A newly introduced threat group called Moses Staff has recently claimed responsibility for attacking several Israel-based organisations with ransomless encryption. Researchers believed that the attack of these hackers are purely political since they are not asking for any ransom but instead cause chaos on Israeli systems.
The hacking group has recently damaged the Israeli operations by infiltrating their networks and encrypting their files, eventually leaking the stolen copies to the general population. Moreover, it became clear that the hacking group’s pure motive was to cause operational disruption and damage to its Israeli victims by revealing secrets and sensitive information through data leaks websites, social media platforms, and Telegram channels.
Researchers studied Moses Staff hackers’ actions.
Earlier this week, a group of researchers has released a report on how the Moses Staff operates, infects, and utilises toolset to attack their targets.

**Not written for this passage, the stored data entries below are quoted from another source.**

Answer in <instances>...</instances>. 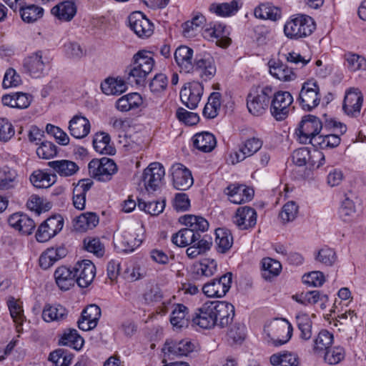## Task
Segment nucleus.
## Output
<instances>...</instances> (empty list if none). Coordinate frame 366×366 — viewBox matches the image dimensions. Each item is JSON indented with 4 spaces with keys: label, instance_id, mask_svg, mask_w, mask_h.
Listing matches in <instances>:
<instances>
[{
    "label": "nucleus",
    "instance_id": "b1692460",
    "mask_svg": "<svg viewBox=\"0 0 366 366\" xmlns=\"http://www.w3.org/2000/svg\"><path fill=\"white\" fill-rule=\"evenodd\" d=\"M226 26L219 23H209L203 30V36L209 40L217 39V44L221 47H227L231 44L227 37Z\"/></svg>",
    "mask_w": 366,
    "mask_h": 366
},
{
    "label": "nucleus",
    "instance_id": "f03ea898",
    "mask_svg": "<svg viewBox=\"0 0 366 366\" xmlns=\"http://www.w3.org/2000/svg\"><path fill=\"white\" fill-rule=\"evenodd\" d=\"M154 60L151 52L139 51L133 56V64L130 66L127 79L130 83L144 86L147 75L152 71Z\"/></svg>",
    "mask_w": 366,
    "mask_h": 366
},
{
    "label": "nucleus",
    "instance_id": "e433bc0d",
    "mask_svg": "<svg viewBox=\"0 0 366 366\" xmlns=\"http://www.w3.org/2000/svg\"><path fill=\"white\" fill-rule=\"evenodd\" d=\"M142 104V98L138 93L134 92L120 97L116 102V108L120 112H128L139 108Z\"/></svg>",
    "mask_w": 366,
    "mask_h": 366
},
{
    "label": "nucleus",
    "instance_id": "473e14b6",
    "mask_svg": "<svg viewBox=\"0 0 366 366\" xmlns=\"http://www.w3.org/2000/svg\"><path fill=\"white\" fill-rule=\"evenodd\" d=\"M67 310L59 304H46L42 311V318L45 322H61L66 318Z\"/></svg>",
    "mask_w": 366,
    "mask_h": 366
},
{
    "label": "nucleus",
    "instance_id": "6ab92c4d",
    "mask_svg": "<svg viewBox=\"0 0 366 366\" xmlns=\"http://www.w3.org/2000/svg\"><path fill=\"white\" fill-rule=\"evenodd\" d=\"M46 58L41 51H37L24 59V71L34 78H39L44 74L47 63Z\"/></svg>",
    "mask_w": 366,
    "mask_h": 366
},
{
    "label": "nucleus",
    "instance_id": "ddd939ff",
    "mask_svg": "<svg viewBox=\"0 0 366 366\" xmlns=\"http://www.w3.org/2000/svg\"><path fill=\"white\" fill-rule=\"evenodd\" d=\"M232 274L227 272L218 279H214L202 287V292L209 297H222L231 287Z\"/></svg>",
    "mask_w": 366,
    "mask_h": 366
},
{
    "label": "nucleus",
    "instance_id": "e2e57ef3",
    "mask_svg": "<svg viewBox=\"0 0 366 366\" xmlns=\"http://www.w3.org/2000/svg\"><path fill=\"white\" fill-rule=\"evenodd\" d=\"M83 243L86 251L94 253L97 257H102L104 255V247L99 238H85Z\"/></svg>",
    "mask_w": 366,
    "mask_h": 366
},
{
    "label": "nucleus",
    "instance_id": "4be33fe9",
    "mask_svg": "<svg viewBox=\"0 0 366 366\" xmlns=\"http://www.w3.org/2000/svg\"><path fill=\"white\" fill-rule=\"evenodd\" d=\"M257 212L252 207H240L237 209L233 222L242 230L254 227L257 223Z\"/></svg>",
    "mask_w": 366,
    "mask_h": 366
},
{
    "label": "nucleus",
    "instance_id": "c9c22d12",
    "mask_svg": "<svg viewBox=\"0 0 366 366\" xmlns=\"http://www.w3.org/2000/svg\"><path fill=\"white\" fill-rule=\"evenodd\" d=\"M48 165L61 177L72 176L79 169L74 162L67 159L51 161L48 163Z\"/></svg>",
    "mask_w": 366,
    "mask_h": 366
},
{
    "label": "nucleus",
    "instance_id": "9d476101",
    "mask_svg": "<svg viewBox=\"0 0 366 366\" xmlns=\"http://www.w3.org/2000/svg\"><path fill=\"white\" fill-rule=\"evenodd\" d=\"M191 324L202 329H211L215 326L213 302L208 301L191 313Z\"/></svg>",
    "mask_w": 366,
    "mask_h": 366
},
{
    "label": "nucleus",
    "instance_id": "f704fd0d",
    "mask_svg": "<svg viewBox=\"0 0 366 366\" xmlns=\"http://www.w3.org/2000/svg\"><path fill=\"white\" fill-rule=\"evenodd\" d=\"M56 283L61 290H68L74 285L75 277L74 269L71 270L66 267H58L54 272Z\"/></svg>",
    "mask_w": 366,
    "mask_h": 366
},
{
    "label": "nucleus",
    "instance_id": "37998d69",
    "mask_svg": "<svg viewBox=\"0 0 366 366\" xmlns=\"http://www.w3.org/2000/svg\"><path fill=\"white\" fill-rule=\"evenodd\" d=\"M215 242L217 250L221 253H225L232 246L233 237L231 232L226 228H218L215 230Z\"/></svg>",
    "mask_w": 366,
    "mask_h": 366
},
{
    "label": "nucleus",
    "instance_id": "423d86ee",
    "mask_svg": "<svg viewBox=\"0 0 366 366\" xmlns=\"http://www.w3.org/2000/svg\"><path fill=\"white\" fill-rule=\"evenodd\" d=\"M90 175L99 182H108L117 172L114 160L107 157L92 159L88 164Z\"/></svg>",
    "mask_w": 366,
    "mask_h": 366
},
{
    "label": "nucleus",
    "instance_id": "aec40b11",
    "mask_svg": "<svg viewBox=\"0 0 366 366\" xmlns=\"http://www.w3.org/2000/svg\"><path fill=\"white\" fill-rule=\"evenodd\" d=\"M130 29L140 38H147L153 34V24L143 13L135 11L129 16Z\"/></svg>",
    "mask_w": 366,
    "mask_h": 366
},
{
    "label": "nucleus",
    "instance_id": "20e7f679",
    "mask_svg": "<svg viewBox=\"0 0 366 366\" xmlns=\"http://www.w3.org/2000/svg\"><path fill=\"white\" fill-rule=\"evenodd\" d=\"M272 96V86H252L247 97L249 112L254 116L262 115L269 108Z\"/></svg>",
    "mask_w": 366,
    "mask_h": 366
},
{
    "label": "nucleus",
    "instance_id": "8fccbe9b",
    "mask_svg": "<svg viewBox=\"0 0 366 366\" xmlns=\"http://www.w3.org/2000/svg\"><path fill=\"white\" fill-rule=\"evenodd\" d=\"M333 334L327 330H322L314 340L313 350L317 353L323 352L331 347L333 342Z\"/></svg>",
    "mask_w": 366,
    "mask_h": 366
},
{
    "label": "nucleus",
    "instance_id": "0eeeda50",
    "mask_svg": "<svg viewBox=\"0 0 366 366\" xmlns=\"http://www.w3.org/2000/svg\"><path fill=\"white\" fill-rule=\"evenodd\" d=\"M319 92L317 82L314 79L307 80L302 84L297 101L304 110L310 111L320 104Z\"/></svg>",
    "mask_w": 366,
    "mask_h": 366
},
{
    "label": "nucleus",
    "instance_id": "a18cd8bd",
    "mask_svg": "<svg viewBox=\"0 0 366 366\" xmlns=\"http://www.w3.org/2000/svg\"><path fill=\"white\" fill-rule=\"evenodd\" d=\"M56 176L41 170L34 171L30 176V182L37 188H48L56 182Z\"/></svg>",
    "mask_w": 366,
    "mask_h": 366
},
{
    "label": "nucleus",
    "instance_id": "4468645a",
    "mask_svg": "<svg viewBox=\"0 0 366 366\" xmlns=\"http://www.w3.org/2000/svg\"><path fill=\"white\" fill-rule=\"evenodd\" d=\"M204 91L203 84L199 81L189 82L180 91L182 102L189 109L197 107Z\"/></svg>",
    "mask_w": 366,
    "mask_h": 366
},
{
    "label": "nucleus",
    "instance_id": "cd10ccee",
    "mask_svg": "<svg viewBox=\"0 0 366 366\" xmlns=\"http://www.w3.org/2000/svg\"><path fill=\"white\" fill-rule=\"evenodd\" d=\"M165 350L169 355L187 356L194 350V345L189 340H169L165 343Z\"/></svg>",
    "mask_w": 366,
    "mask_h": 366
},
{
    "label": "nucleus",
    "instance_id": "a878e982",
    "mask_svg": "<svg viewBox=\"0 0 366 366\" xmlns=\"http://www.w3.org/2000/svg\"><path fill=\"white\" fill-rule=\"evenodd\" d=\"M68 129L73 137L83 139L90 132L91 124L86 117L76 114L69 121Z\"/></svg>",
    "mask_w": 366,
    "mask_h": 366
},
{
    "label": "nucleus",
    "instance_id": "a19ab883",
    "mask_svg": "<svg viewBox=\"0 0 366 366\" xmlns=\"http://www.w3.org/2000/svg\"><path fill=\"white\" fill-rule=\"evenodd\" d=\"M270 362L274 366H299L300 360L297 354L284 351L272 355Z\"/></svg>",
    "mask_w": 366,
    "mask_h": 366
},
{
    "label": "nucleus",
    "instance_id": "49530a36",
    "mask_svg": "<svg viewBox=\"0 0 366 366\" xmlns=\"http://www.w3.org/2000/svg\"><path fill=\"white\" fill-rule=\"evenodd\" d=\"M282 269L281 263L274 259L266 257L262 260V276L266 280H270L279 275Z\"/></svg>",
    "mask_w": 366,
    "mask_h": 366
},
{
    "label": "nucleus",
    "instance_id": "58836bf2",
    "mask_svg": "<svg viewBox=\"0 0 366 366\" xmlns=\"http://www.w3.org/2000/svg\"><path fill=\"white\" fill-rule=\"evenodd\" d=\"M254 14L260 19L277 21L281 18L282 13L279 7L273 6L271 3H263L254 9Z\"/></svg>",
    "mask_w": 366,
    "mask_h": 366
},
{
    "label": "nucleus",
    "instance_id": "3c124183",
    "mask_svg": "<svg viewBox=\"0 0 366 366\" xmlns=\"http://www.w3.org/2000/svg\"><path fill=\"white\" fill-rule=\"evenodd\" d=\"M345 60L347 68L352 72L366 69V59L361 55L347 52L345 54Z\"/></svg>",
    "mask_w": 366,
    "mask_h": 366
},
{
    "label": "nucleus",
    "instance_id": "5701e85b",
    "mask_svg": "<svg viewBox=\"0 0 366 366\" xmlns=\"http://www.w3.org/2000/svg\"><path fill=\"white\" fill-rule=\"evenodd\" d=\"M9 224L24 235L31 234L36 227L34 221L27 214L16 212L8 218Z\"/></svg>",
    "mask_w": 366,
    "mask_h": 366
},
{
    "label": "nucleus",
    "instance_id": "c756f323",
    "mask_svg": "<svg viewBox=\"0 0 366 366\" xmlns=\"http://www.w3.org/2000/svg\"><path fill=\"white\" fill-rule=\"evenodd\" d=\"M170 322L176 329L187 327L191 323V314L189 313V309L182 304H177L171 314Z\"/></svg>",
    "mask_w": 366,
    "mask_h": 366
},
{
    "label": "nucleus",
    "instance_id": "de8ad7c7",
    "mask_svg": "<svg viewBox=\"0 0 366 366\" xmlns=\"http://www.w3.org/2000/svg\"><path fill=\"white\" fill-rule=\"evenodd\" d=\"M59 344L69 346L75 350H80L84 344L83 338L75 329H68L62 335Z\"/></svg>",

One of the practical techniques used by them is the usage of targeted vulnerable MS Exchange servers that have remained unpatched for months. After breaching a system, they will move across the network using Powershell, PsExec, and WMIC. These cross-platform task automation solutions enable hackers to breach a system without using custom backdoors. However, Moses Staff utilises a custom PyDCrypt malware that uses DiskCryptor to encrypt devices.
A researcher explained that the victims could retrieve the encrypted files conducted by the threat group under specific situations. These encryption schemes use symmetric key generation when encrypting target devices. The PyDCrypt creates a unique key for every hacked device on MD5 hash. Cybersecurity can rescue the hashing method if the PyDCrypt copy utilised in the encryption is recovered and reversed.
Therefore, the Moses Staff group shows no sign of an extended and more complicated operation. Their main plan is to put pressure and chaos throughout the Israeli organisations’ operations and ensure that the encrypted files are hard to recover.
Analysts claim that the threat group may have links to BlackShadow or Pay2Key ransomware groups. They made these assumptions since their target and motivation aligns with each other. Also, they are highly active on social media sites, Telegram channels, and data leak sites. By being involved in these platforms, they can publish their stolen info at any given time.
As for now, analysts still cannot pinpoint the exact location of Moses Staff and identify who are the ones sponsoring them. And since the Moses Staff infiltrates systems using old vulnerabilities with available patches, Israeli organisations are urged to update their software to prevent attacks.